### QUESTIONS
• a. According to the passage on South Carolina's Cultural Indicators, in what year was the state's first Cultural Indicators published?
• b. Rewrite the passage on South Carolina's Cultural Indicators from "In the year" to "Leading Economic Indicators.", changing "carefully" to "closely".
• c. Continue the passage on South Carolina's Cultural Indicators from its last sentence.

### PAGE EXTRACT

+-------+

As partisanship continues its upward swing, reliable data can serve as the catalyst to galvanize those of different political opinions to work together to address South Carolina’s areas of need.

As President-elect Ronald Reagan prepared to enter the office of President of the United States in 1980, he relied on a unique resource to shape his agenda – the Heritage Foundation’s Mandate for Leadership. In the 1,100-page document, Heritage experts provided a roadmap of policy suggestions – all bolstered by data and research – intended to guided America back to the path of prosperity. Of Reagan’s commitment to the recommendations, William F. Buckley said, “Sixty percent of the suggestions enjoined on the new president were acted upon (which is why Mr. Reagan’s tenure was 60 percent successful.)”

Mandate for Leadership, however, stands as just one of the many research briefs and publications to have had deep, long-lasting influence on our nation’s lawmakers.

In the year Palmetto Family was founded (1994), former Reagan-Bush administration official William J. Bennett published the first edition of his Index of Leading Cultural Indicators (ILCI). Bennett developed ILCI because he felt social and cultural trends should be monitored carefully just like fiscal trends were being tracked in the Index of Leading Economic Indicators.

And so began an important trend of state-based policy organizations – think tanks, if you will – producing Cultural Indicators for individual states. All the while, these think tanks with similar missions to Palmetto Family began to take their rightful place at the decision table.

South Carolina’s first Cultural Indicators was published in 2011. By simply revealing data and trends, the Cultural Indicators 2011 cut through political divisions and nurtured important discussions about how to steer the Palmetto State in a more family-friendly direction.

A lot has changed since 2011. South Carolina and our nation stare across the aisle more polarized than ever before. Rare is the bi-partisan victory. Almost as rare is an unbiased, valuable policy discussion.

+-------+

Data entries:
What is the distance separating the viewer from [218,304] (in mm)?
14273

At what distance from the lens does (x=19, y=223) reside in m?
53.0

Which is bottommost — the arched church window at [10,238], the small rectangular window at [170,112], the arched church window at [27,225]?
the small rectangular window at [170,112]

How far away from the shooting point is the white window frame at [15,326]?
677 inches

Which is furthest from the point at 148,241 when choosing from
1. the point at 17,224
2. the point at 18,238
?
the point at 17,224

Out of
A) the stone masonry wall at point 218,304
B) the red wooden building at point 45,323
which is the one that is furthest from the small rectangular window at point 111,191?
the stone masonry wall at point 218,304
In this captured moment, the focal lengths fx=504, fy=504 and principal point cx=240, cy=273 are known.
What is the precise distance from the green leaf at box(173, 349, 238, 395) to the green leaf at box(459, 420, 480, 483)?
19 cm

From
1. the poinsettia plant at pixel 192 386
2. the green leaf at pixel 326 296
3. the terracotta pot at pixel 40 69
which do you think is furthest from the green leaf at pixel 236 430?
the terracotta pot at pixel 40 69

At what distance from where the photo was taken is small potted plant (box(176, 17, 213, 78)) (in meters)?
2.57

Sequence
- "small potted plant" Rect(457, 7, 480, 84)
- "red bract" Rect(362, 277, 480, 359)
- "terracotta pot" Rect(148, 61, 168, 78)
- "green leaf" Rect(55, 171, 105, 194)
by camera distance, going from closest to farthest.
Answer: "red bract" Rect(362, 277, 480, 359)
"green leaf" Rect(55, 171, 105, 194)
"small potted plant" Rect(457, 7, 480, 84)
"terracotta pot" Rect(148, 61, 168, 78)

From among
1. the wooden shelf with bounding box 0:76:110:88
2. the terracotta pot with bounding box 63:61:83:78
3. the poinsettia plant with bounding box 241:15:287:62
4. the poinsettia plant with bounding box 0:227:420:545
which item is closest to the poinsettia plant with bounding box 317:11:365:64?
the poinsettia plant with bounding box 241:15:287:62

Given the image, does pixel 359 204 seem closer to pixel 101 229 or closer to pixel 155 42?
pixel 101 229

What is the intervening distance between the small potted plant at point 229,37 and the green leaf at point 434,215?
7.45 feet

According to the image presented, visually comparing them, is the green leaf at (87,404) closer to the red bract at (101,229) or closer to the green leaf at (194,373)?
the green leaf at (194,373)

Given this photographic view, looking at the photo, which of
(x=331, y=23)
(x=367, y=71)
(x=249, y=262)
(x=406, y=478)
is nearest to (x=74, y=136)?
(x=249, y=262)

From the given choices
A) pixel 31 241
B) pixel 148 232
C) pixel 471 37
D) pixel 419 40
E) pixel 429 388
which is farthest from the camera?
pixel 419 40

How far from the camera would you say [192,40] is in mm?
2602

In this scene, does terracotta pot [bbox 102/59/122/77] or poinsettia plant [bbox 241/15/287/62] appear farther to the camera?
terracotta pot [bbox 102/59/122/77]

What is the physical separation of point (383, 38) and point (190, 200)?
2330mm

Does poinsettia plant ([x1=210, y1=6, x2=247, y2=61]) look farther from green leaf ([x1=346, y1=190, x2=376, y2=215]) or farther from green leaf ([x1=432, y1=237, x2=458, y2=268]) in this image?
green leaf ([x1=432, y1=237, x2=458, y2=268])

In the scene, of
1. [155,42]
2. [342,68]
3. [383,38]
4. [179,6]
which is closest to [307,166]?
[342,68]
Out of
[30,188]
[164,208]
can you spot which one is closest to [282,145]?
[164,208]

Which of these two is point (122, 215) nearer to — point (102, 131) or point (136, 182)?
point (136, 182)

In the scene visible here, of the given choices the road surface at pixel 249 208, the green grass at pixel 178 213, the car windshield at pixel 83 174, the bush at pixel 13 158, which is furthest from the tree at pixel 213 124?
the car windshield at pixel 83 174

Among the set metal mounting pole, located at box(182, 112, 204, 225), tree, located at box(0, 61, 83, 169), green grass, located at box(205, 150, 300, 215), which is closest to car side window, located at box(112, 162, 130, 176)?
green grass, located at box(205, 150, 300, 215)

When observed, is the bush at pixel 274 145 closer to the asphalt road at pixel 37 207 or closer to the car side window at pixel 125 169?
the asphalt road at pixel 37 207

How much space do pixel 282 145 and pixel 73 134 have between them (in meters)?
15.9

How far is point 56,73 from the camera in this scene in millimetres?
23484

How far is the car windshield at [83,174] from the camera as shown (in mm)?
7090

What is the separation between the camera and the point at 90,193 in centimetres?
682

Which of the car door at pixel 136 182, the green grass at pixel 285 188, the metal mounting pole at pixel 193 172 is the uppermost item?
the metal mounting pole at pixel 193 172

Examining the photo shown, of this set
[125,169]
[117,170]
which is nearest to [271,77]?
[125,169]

+-------+

### RESULTS FOR EACH TASK
• a. 2011

• b.
In the year Palmetto Family was founded (1994), former Reagan-Bush administration official William J. Bennett published the first edition of his Index of Leading Cultural Indicators (ILCI). Bennett developed ILCI because he felt social and cultural trends should be monitored closely just like fiscal trends were being tracked in the Index of Leading Economic Indicators.

• c.
This toxic political environment confirmed the vital need for data – concrete, comprehensive, apolitical data – on the important trends in the Palmetto State. As partisanship continues its upward swing, reliable data can serve as the catalyst to galvanize those of different political opinions to work together to address South Carolina’s areas of need.

Which is why Palmetto Family is proud to introduce South Carolina Cultural Indicators 2019.

Containing 38 trends in population, crime, health, education, dependence and culture, Cultural Indicators 2019 will empower stakeholders by identifying the issues negatively affecting South Carolinians and embolden them to unite in an effort to make South Carolina a better place to live and raise a family.

The findings include:

  • Since 1960, the percentage of female-headed households in both the U.S. and South Carolina increased by 93% and 130%, respectively, while the percentage of households headed by a single male increased 163% nationally and 230% in South Carolina.
  • Since 1990, South Carolina’s crime rate has averaged about 27% above the national average.
  • From 1999 to 2016, the national suicide rate rose 29%. By comparison, South Carolina’s overall suicide rate rose 54%.
  • Since 1997, about 14,100 couples have divorced each year in South Carolina, splitting the homes of about 11,200 children annually.
  • In 2017, the typical South Carolina household earned $62,432, while the typical American household earned $73,891.

“Strong families are the foundation of a strong South Carolina,” said Joshua Putnam, President of Palmetto Family. “Armed with the findings in the Cultural Indicators 2019, lawmakers, parents, young adults and every stakeholder should encourage the development of strong-knit families in the Palmetto State.”

If South Carolina is going to become a place where its citizens can thrive and flourish, we must overcome these issues. Though it won’t happen immediately, we must work together in an effort to make the Palmetto State better for future generations.

It all starts with honestly discussing our state’s problems.

Positive policy discussions can be had once more, but we must first lay the foundation of evidence and data from which to build. South Carolina Cultural Indicators 2019 serves as that foundation.

Now, let’s get to fixing.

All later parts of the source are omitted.